Die Ermittelung des Preises, um welchen die vor Anker liegenden neun Kriegsschiffe zum Zweck des Umbaues in Handelsschiffe anzubringen sein dürften, mußte begreiflich meine erste Aufgabe sein. Das Resultat fiel gegen das von der Marinecommission aufgestellte Taxat so enorm gering aus (kaum 25 Procent), und war dennoch so motivirt mit dem klarsten Calcul nachgewiesen, daß ich zu der Ueberzeugung gelangte, nur dann, wenn die Schiffe nach ihrer eigentlichen Bestimmung als Kriegsschiffe verkäuflich anzubringen seien, der an zwei Millionen Gulden anzuschlagende Verlust namhaft gemindert werden könnte. Da man mir inzwischen schon in Frankfurt die Andeutung gemacht hatte, daß bei dem Verkauf dieser Flotte an irgend eine europäische Seemacht auch noch manche politische Bedenken aufstoßen dürften, so konnte begreiflich nur ein transatlantischer Markt in Consideration gezogen werden. Unter diesen Umständen glaubte ich, daß ohnerachtet die von Seiten Hannover und Oldenburg mit so großem Eifer angeregten Anträge auf Erhaltung der Flotte durch einen Bundestagsbeschluß verworfen worden waren, doch zwei neue wichtige Momente vorlägen, um diese Frage bei dem Bundestage noch einmal zu reproponiren.
Es gründeten sich diese
1) auf den Umstand, daß bei der früheren Verhandlung die Voraussetzung, die vorhandenen Kriegsdampfschiffe würden zum Zweck des Umbaues in Handels- und Transportschiffe mit mäßigem Verlust verkäuflich anzubringen sein, durchaus als fehlgeschlagen sich darstellte, und ein solcher Verkauf ohne die enormsten Verluste nicht zu realisiren sei;
2) auf die Thatsache, daß sowohl Oesterreich als Preußen, seit jenem Beschluß, zur Erwerbung einer Marine Anstalten getroffen hatten.

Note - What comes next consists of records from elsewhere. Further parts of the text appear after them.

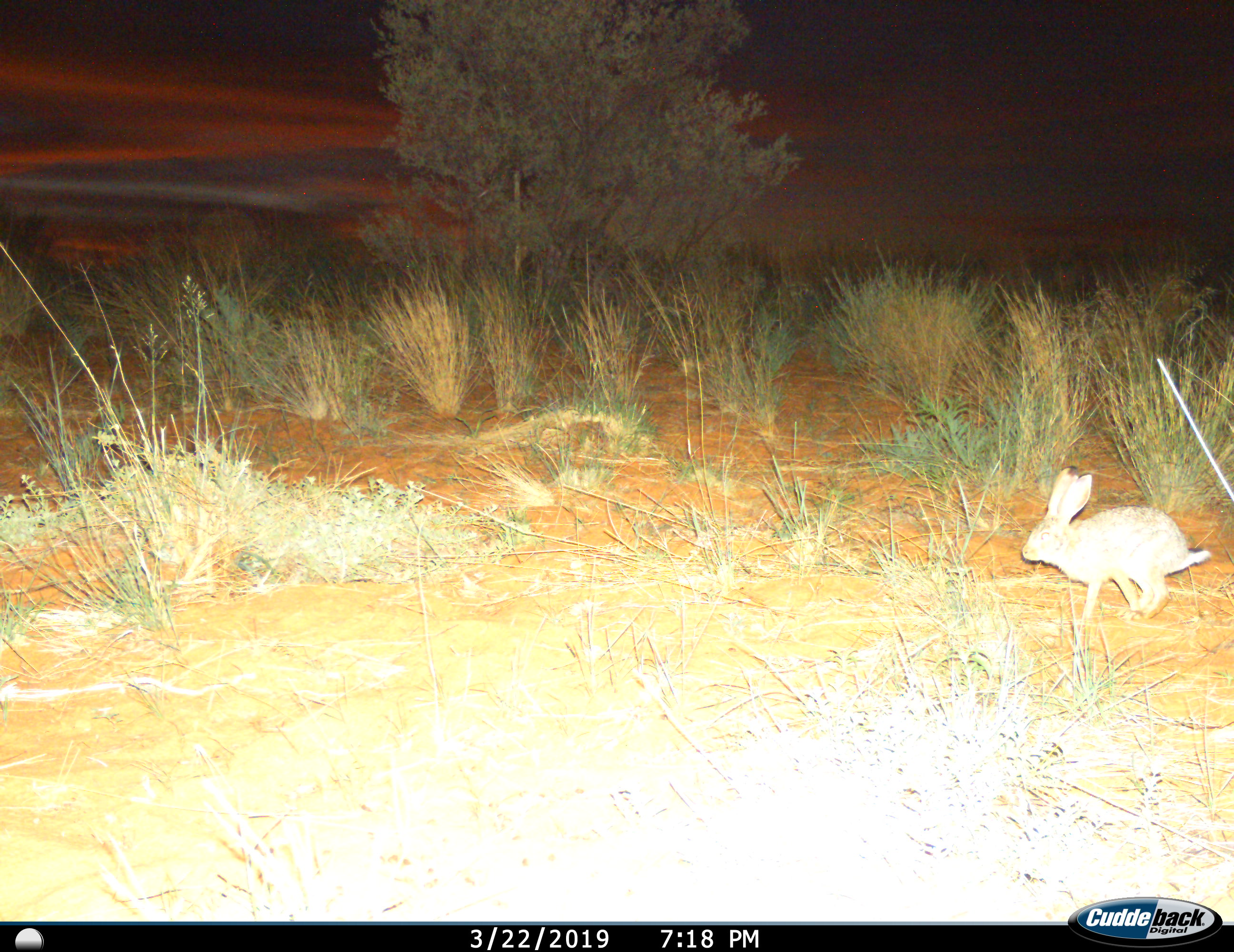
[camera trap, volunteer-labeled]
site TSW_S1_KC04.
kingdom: Animalia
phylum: Chordata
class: Mammalia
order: Lagomorpha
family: Leporidae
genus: Lepus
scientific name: Lepus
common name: hare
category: hareunknown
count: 1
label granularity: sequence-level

Ich gründete hierauf den Vorschlag:
- a) eine der kleinen Kriegscorvetten im Interesse von Hannover, Hamburg und der Elbuferstaaten in die Elbe;
- b) eine Zweite im Interesse von Oldenburg, Bremen und der Wesergebietsstaaten in die Weser zu legen,
- c) die übrigen Schiffe aber zu gleichen Theilen an Oesterreich und Preußen, sei es selbst unentgeltlich, zu vertheilen.

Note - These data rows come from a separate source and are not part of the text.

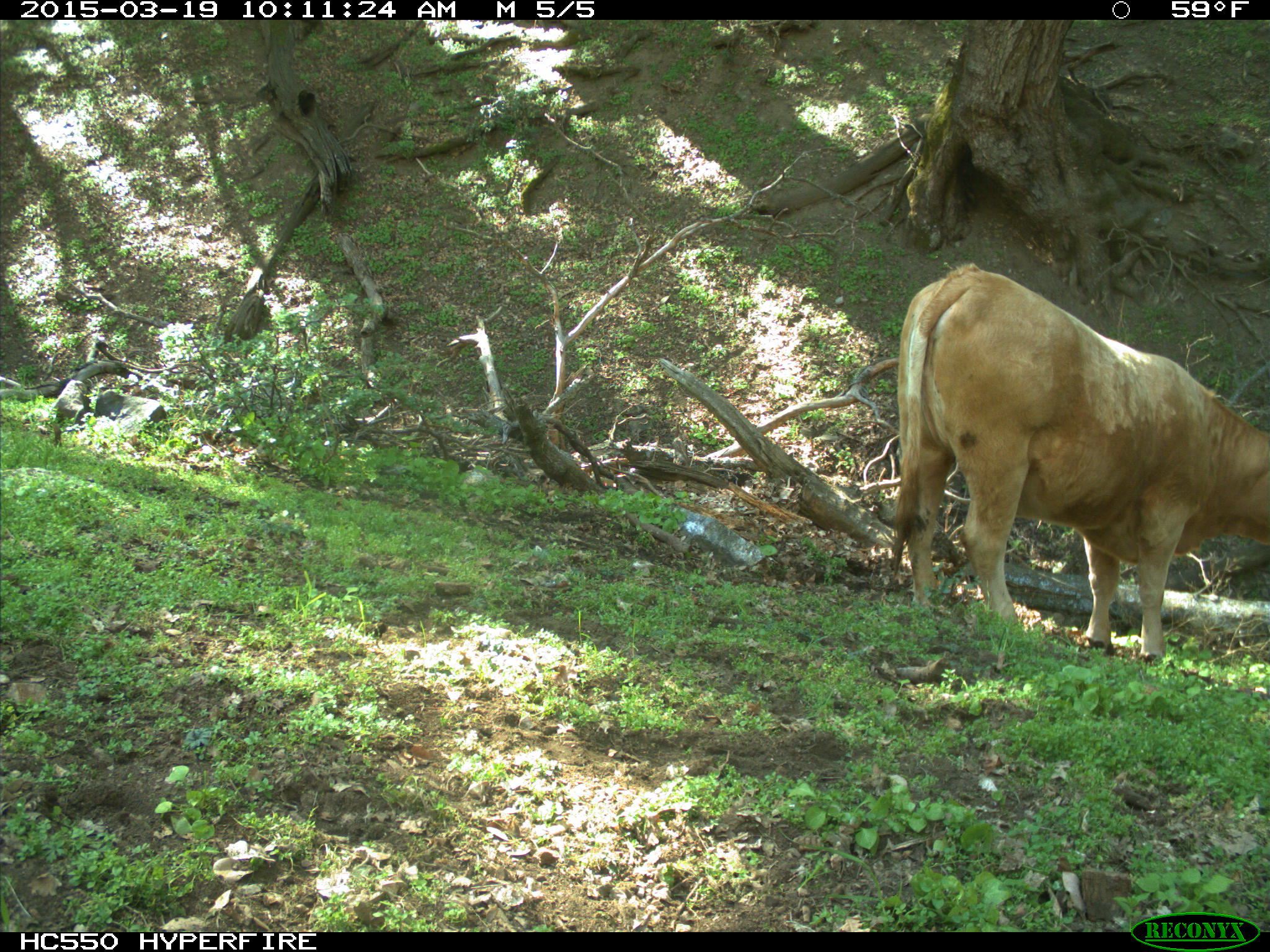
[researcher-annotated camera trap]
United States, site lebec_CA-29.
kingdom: Animalia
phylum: Chordata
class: Mammalia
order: Artiodactyla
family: Bovidae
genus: Bos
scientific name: Bos taurus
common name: domestic cow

Obwohl Graf Thun, dem ich diese Idee zunächst vertraulich mitgetheilt hatte, sie aus mich nicht überzeugenden Gründen verwarf, so glaubte ich es doch der von dem Großherzog in Oldenburg, meinem Dienstherrn, am Bundestage so kräftig befürworteten Erhaltung der deutschen Flotte es schuldig zu sein, auch diesen letzten Versuch zu wagen. Mit einiger Beschämung gestehe ich dabei eine verschuldete Inconsequenz, die mich in diesem Versuch auch noch bestärkte. Ich, der doch durch die Erscheinungen der ganzen Revolutionszeit zu der Erfahrung gelangt war, daß die öffentliche Meinung, wo sie sich so recht eigentlich massenhaft ausspricht, immer etwas Unverständiges oder Schlechtes bezweckt, ließ mich doch verleiten, sie diesmal ausnahmsweise für berücksichtigungswerth zu halten. Die mir dafür gebührende Züchtigung ist nicht ausgeblieben.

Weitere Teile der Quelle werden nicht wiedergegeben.